En tant qu'agent, il est important pour moi d'avoir un catalogue très cohérent et de présenter des livres de qualité, intelligents, surprenants, les plus audacieux et les moins mass market possible. C'est la condition sine qua non pour pouvoir attirer l'attention des éditeurs étrangers. Ensuite, il y a un travail régulier d'envoi de catalogues, de newsletters, de présentation des titres, etc. Les cessions de droits à l'étranger, les prix internationaux, les articles de presse, tout ce qui témoigne de la reconnaissance du milieu est aussi très précieux pour séduire les éditeurs étrangers.

 

Que cherchent les éditeurs étrangers ? Notamment chez les Français ? Quelle production se vend le mieux ?
Les éditeurs étrangers cherchent leur coup de cœur : de beaux albums, de belles histoires. Les chiffres de vente dans le domaine de l'album ont une incidence assez faible sur les cessions de droits à l'étranger. Il faut que le livre sorte du lot, que ce soit par la qualité du texte et de l'illustration, et/ou par son concept original et sa fabrication soignée. Le documentaire et les séries, qui étaient plébiscités par beaucoup d'éditeurs en Asie il y a quelques années ont moins le vent en poupe. 

Chez l'Agrume, La Mégalopole a été traduit dans une dizaine de langues, par Thames and Hudson par exemple en Angleterre et aux États-Unis. L'Orchestre va être publié dans 11 langues, par Wide Eyed en Angleterre et aux États-Unis, par Gallucci en Italie, mais aussi en suédois, en catalan et en espagnol, en chinois simplifié, complexe, en coréen... Aux éditions Maison Georges, Rien du tout, un album de Julien Billaudeau, a fait l'objet de nombreux contrats suite à Bologne 2016.
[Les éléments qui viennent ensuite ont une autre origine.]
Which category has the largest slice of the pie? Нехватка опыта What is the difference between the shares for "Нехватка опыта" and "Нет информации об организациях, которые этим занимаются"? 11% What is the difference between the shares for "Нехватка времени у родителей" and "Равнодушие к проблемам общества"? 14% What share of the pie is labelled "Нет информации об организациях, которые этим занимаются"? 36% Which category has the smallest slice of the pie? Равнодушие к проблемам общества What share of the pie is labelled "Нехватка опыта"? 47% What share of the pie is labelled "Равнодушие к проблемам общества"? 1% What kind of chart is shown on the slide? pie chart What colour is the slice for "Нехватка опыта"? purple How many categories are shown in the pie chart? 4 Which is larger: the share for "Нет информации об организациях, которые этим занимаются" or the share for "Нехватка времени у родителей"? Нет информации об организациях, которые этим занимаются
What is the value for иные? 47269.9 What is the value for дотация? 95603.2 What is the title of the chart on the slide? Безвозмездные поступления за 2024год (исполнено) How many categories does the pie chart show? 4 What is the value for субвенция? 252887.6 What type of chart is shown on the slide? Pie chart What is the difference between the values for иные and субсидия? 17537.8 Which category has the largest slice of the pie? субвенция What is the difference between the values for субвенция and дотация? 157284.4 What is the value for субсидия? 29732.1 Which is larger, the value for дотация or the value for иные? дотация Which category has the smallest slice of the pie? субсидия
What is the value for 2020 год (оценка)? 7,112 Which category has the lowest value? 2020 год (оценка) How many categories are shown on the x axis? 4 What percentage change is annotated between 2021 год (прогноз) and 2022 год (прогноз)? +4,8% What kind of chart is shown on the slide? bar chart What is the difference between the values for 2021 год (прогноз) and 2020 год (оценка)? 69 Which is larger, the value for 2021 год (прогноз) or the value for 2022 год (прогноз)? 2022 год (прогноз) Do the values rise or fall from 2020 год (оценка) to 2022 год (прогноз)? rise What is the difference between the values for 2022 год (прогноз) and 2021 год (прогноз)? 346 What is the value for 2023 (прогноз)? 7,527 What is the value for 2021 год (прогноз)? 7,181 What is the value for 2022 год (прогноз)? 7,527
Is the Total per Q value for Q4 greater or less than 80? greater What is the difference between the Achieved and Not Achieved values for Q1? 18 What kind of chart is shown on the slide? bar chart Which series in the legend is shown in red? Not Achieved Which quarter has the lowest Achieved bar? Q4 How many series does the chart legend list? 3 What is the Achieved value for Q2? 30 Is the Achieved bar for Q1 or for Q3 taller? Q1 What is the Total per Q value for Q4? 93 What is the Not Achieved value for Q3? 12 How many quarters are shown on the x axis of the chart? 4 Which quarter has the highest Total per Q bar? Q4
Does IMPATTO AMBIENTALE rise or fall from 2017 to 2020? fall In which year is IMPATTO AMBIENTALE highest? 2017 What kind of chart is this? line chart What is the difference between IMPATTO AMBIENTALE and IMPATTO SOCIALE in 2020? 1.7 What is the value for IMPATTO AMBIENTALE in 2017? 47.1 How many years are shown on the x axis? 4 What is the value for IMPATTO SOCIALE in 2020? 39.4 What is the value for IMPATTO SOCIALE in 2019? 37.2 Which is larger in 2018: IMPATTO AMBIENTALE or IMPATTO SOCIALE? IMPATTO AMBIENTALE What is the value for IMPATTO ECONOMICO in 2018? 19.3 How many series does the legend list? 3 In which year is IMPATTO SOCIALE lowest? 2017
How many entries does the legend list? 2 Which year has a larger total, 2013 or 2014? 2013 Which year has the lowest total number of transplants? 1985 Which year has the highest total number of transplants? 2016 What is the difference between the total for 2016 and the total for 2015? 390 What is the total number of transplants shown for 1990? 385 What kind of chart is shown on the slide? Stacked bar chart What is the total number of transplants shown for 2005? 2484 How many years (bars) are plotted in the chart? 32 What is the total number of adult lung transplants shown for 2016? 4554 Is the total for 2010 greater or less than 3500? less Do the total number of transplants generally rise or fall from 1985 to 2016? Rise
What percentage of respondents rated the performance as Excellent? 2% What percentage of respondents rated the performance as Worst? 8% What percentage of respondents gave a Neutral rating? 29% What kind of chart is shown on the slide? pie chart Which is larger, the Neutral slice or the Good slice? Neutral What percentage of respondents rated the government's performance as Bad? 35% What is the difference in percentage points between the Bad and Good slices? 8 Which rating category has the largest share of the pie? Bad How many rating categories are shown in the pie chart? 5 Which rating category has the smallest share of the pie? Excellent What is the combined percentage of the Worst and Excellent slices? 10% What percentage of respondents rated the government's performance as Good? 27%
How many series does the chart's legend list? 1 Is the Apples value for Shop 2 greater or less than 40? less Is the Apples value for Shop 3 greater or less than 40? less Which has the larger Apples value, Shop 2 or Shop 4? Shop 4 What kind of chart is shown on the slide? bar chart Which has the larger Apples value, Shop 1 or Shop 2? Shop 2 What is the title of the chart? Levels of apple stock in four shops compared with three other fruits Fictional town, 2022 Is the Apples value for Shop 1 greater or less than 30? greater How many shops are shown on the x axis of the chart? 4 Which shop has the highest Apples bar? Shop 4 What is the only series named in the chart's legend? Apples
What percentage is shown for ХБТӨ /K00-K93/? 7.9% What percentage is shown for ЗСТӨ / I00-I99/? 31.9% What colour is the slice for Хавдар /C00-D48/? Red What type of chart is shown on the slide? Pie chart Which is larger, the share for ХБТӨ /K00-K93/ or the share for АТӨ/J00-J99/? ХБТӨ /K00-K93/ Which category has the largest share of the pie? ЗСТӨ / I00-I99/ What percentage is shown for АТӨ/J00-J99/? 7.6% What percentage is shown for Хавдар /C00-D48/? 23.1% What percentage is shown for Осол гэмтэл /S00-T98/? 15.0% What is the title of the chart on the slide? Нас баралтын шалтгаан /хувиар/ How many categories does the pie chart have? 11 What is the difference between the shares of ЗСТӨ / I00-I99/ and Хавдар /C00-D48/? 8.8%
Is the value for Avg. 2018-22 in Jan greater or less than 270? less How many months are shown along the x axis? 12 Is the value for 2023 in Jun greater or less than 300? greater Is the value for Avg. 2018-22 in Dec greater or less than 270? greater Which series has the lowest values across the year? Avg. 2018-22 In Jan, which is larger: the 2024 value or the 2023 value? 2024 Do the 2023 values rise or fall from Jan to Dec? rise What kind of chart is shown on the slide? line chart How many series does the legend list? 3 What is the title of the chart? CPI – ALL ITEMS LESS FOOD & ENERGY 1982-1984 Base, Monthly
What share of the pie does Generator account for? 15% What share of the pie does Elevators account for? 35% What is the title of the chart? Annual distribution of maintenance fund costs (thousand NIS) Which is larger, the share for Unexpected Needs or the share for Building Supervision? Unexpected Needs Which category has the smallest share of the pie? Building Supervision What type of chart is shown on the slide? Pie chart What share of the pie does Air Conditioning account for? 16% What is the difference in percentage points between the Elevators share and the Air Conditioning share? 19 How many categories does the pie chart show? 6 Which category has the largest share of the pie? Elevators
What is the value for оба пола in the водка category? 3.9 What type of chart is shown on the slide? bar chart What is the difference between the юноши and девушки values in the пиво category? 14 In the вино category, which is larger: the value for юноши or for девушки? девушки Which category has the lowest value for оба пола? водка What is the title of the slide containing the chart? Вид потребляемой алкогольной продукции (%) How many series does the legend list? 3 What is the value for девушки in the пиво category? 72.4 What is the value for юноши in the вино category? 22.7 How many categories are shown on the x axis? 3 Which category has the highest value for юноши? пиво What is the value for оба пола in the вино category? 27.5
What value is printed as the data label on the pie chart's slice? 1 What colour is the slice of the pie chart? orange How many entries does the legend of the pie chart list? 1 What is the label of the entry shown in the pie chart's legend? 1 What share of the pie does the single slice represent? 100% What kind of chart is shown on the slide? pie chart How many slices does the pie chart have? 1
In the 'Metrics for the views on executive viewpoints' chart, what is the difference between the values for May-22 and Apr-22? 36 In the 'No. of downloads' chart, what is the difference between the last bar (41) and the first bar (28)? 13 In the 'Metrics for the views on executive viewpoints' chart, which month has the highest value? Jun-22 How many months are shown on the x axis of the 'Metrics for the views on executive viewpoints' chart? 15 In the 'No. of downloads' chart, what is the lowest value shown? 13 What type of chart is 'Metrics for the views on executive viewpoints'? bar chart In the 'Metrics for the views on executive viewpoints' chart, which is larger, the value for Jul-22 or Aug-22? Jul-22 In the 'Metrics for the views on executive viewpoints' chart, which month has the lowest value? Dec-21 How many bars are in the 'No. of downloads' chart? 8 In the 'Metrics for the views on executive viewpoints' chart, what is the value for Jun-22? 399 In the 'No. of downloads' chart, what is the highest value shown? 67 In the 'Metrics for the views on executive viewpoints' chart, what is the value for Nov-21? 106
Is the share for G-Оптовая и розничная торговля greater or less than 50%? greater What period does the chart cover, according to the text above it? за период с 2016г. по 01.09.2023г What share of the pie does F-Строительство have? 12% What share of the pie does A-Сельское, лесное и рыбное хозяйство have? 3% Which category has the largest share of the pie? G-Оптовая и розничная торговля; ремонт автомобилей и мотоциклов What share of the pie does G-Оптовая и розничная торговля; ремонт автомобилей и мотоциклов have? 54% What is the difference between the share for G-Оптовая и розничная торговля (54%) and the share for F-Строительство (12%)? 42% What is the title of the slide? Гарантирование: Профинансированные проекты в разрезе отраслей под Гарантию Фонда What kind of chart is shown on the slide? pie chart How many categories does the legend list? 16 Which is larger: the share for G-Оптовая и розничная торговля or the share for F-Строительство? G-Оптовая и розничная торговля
Cette année, Un grand jardin de Gilles Clément et Vincent Gravé publié par Cambourakis et qui a remporté le prix "Books & Seeds" des Bologna Ragazzi Award 2017 a particulièrement plu, ainsi que Blanc, de Margaux Othats aux éditions Magnani, entre autres... Mais il est encore un peu tôt pour savoir quels intérêts vont se confirmer après la foire.

 

Comment expliquez-vous le succès des livres édités par l’Agrume qui reçoivent régulièrement des mentions à Bologne, comme par exemple Les Farceurs d’Anne-Hélène Dubray cette année dans la catégorie prix Première Œuvre ?

Chaque livre publié par l'Agrume est particulièrement pensé et soigné, aussi bien dans son contenu que dans sa forme. La maison d'édition n'hésite pas à publier des titres coûteux et complexes à fabriquer, audacieux, qui témoignent d'une capacité à prendre des risques par conviction éditoriale. Si certaines fabrications sont spectaculaires en effet, cela n'est jamais gratuit et c'est ce qui est apprécié par les éditeurs étrangers : les albums sont des "objets-livres" élaborés qui allient qualité graphique et qualité du texte.

Par ailleurs, l'Agrume a à cœur de travailler avec de jeunes illustrateurs. Cette volonté est récompensée par le prix "Opera Prima" puisque c'est le caractère exceptionnel d'un premier album d'un jeune auteur qui est valorisé.

 

Quel impact ont ces mentions pour un petit éditeur comme l’Agrume ?

C'est assez difficile à dire : à chaque fois les mentions sont arrivées alors que le titre était sorti en France l'année précédente, qu'il avait déjà été présenté aux éditeurs étrangers sur plusieurs foires et qu'il était déjà vendu dans plusieurs langues. Cela n'a donc pas eu d'incidence directe sur les cessions de droits, mais par contre c'est une belle reconnaissance pour l'Agrume.